According to Edison, with more than 60% of the expected vote counted, Trump had 50.6%, while DeSantis had 21.4% and Haley had 19.4%. The previous record for the largest margin of victory for an Iowa Republican caucus was 12.8 percentage points for Bob Dole in 1988.

Trump’s margin was unassailable. To overcome it and win, Haley or DeSantis would have to secure the vast majority of the remaining vote, a highly improbable scenario.

It was still too early to determine whether Trump would surpass 50%, a symbolic threshold that would further undermine his rivals’ claim that his nomination can be stopped.

In a statement, Alex Pfeiffer, a spokesperson for the main super political action committee backing Trump, said, “The people of Iowa sent a clear message tonight: Donald Trump will be the next Republican nominee for President. It’s now time to make him the next President of the United States.”

Both DeSantis and Haley were hoping for a strong second-place finish to persuade donors and supporters that their challenges to Trump were still feasible.

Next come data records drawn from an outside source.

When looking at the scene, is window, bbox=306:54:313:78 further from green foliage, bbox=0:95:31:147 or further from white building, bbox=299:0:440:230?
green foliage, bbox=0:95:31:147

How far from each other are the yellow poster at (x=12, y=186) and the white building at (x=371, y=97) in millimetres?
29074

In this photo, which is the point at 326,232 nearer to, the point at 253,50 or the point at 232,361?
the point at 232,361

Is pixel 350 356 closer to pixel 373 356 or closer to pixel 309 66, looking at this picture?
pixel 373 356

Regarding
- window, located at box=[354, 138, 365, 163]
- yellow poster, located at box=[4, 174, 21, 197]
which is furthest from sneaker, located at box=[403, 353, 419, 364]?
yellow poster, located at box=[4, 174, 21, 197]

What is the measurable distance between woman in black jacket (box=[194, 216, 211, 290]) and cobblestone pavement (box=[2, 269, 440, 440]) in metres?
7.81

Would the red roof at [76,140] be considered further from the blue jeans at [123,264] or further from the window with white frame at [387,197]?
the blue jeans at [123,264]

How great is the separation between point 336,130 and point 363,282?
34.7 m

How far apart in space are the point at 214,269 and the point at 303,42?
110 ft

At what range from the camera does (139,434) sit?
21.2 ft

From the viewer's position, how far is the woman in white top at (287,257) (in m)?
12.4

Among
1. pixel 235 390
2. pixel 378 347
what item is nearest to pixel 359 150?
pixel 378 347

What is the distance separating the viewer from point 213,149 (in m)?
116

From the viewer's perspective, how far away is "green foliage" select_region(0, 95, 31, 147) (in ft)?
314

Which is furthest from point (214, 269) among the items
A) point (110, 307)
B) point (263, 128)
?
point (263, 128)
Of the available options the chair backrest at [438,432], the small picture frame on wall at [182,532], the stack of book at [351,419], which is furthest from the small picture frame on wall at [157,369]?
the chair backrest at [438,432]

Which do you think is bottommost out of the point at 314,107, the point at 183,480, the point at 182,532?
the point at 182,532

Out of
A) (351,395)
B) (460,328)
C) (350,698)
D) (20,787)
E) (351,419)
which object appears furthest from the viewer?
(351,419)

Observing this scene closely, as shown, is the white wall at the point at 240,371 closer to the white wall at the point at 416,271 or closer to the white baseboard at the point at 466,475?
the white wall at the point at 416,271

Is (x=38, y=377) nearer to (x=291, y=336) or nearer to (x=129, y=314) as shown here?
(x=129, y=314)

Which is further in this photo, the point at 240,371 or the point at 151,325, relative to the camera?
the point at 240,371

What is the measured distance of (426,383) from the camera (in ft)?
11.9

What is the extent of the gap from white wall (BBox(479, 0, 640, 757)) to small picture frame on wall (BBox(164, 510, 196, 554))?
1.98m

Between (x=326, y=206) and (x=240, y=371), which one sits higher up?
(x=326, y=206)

DeSantis had staked his campaign on Iowa, visiting all of its 99 counties, and a third-place finish could intensify pressure for him to drop out.

Polls show him trailing far behind Trump and Haley in the more moderate Northeastern state of New Hampshire, where Republicans will select their nominee eight days from now.

Iowans endured life-threatening cold to assemble at more than 1,600 schools, community centers and other locations for the state’s first-in-the-nation caucus, as the 2024 presidential campaign officially began after months of debates, rallies and advertisements.

Caucus-goers seemed to be largely supportive of Trump, according to an Edison Research entrance poll.

Only one-third of caucus-goers said Trump would be unfit for president if convicted of a crime. Nearly two-thirds said they did not believe Biden legitimately won the 2020 election, echoing Trump’s unfounded claims of voter fraud.

“Trump is very narcissistic, he’s very cocky, but he’s going to get stuff done,” said Rita Stone, 53, a Trump supporter, who attended a caucus at a West Des Moines high school. Like many other voters, Stone said her top concern was the U.S. southern border with Mexico, applauding Trump’s effort to build a wall when he was president.

Trump has sought to create a sense of inevitability around his campaign, skipping all five of the Republican debates so far and largely avoiding the county-by-county campaigning that most candidates do before the Iowa vote.